** Opening Exercise input block **

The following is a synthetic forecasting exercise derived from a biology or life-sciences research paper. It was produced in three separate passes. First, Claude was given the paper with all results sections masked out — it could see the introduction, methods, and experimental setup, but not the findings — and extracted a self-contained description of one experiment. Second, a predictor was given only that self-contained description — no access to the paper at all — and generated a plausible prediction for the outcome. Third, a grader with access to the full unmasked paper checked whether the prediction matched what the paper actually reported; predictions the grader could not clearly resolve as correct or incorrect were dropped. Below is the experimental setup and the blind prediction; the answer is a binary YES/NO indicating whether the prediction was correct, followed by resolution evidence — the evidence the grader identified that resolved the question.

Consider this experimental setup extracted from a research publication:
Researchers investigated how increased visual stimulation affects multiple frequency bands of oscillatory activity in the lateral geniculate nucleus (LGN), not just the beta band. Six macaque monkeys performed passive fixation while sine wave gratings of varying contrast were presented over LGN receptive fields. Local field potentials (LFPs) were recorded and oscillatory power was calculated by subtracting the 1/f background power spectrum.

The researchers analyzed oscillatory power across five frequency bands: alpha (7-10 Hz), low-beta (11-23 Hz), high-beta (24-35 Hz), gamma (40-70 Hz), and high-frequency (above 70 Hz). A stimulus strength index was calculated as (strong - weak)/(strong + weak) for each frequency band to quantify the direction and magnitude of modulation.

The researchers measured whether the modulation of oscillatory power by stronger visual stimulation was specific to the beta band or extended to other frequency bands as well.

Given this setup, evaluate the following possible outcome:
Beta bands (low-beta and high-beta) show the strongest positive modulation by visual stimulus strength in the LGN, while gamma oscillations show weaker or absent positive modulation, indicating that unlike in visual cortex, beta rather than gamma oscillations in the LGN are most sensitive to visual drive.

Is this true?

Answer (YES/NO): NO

** Closing Exercise input block **

__Work task__
Start copying at the line that contains "Beta bands (low-beta" and stop after the last line of the records, keeping every line exactly.

__Answer space__
Beta bands (low-beta and high-beta) show the strongest positive modulation by visual stimulus strength in the LGN, while gamma oscillations show weaker or absent positive modulation, indicating that unlike in visual cortex, beta rather than gamma oscillations in the LGN are most sensitive to visual drive.

Is this true?

Answer (YES/NO): NO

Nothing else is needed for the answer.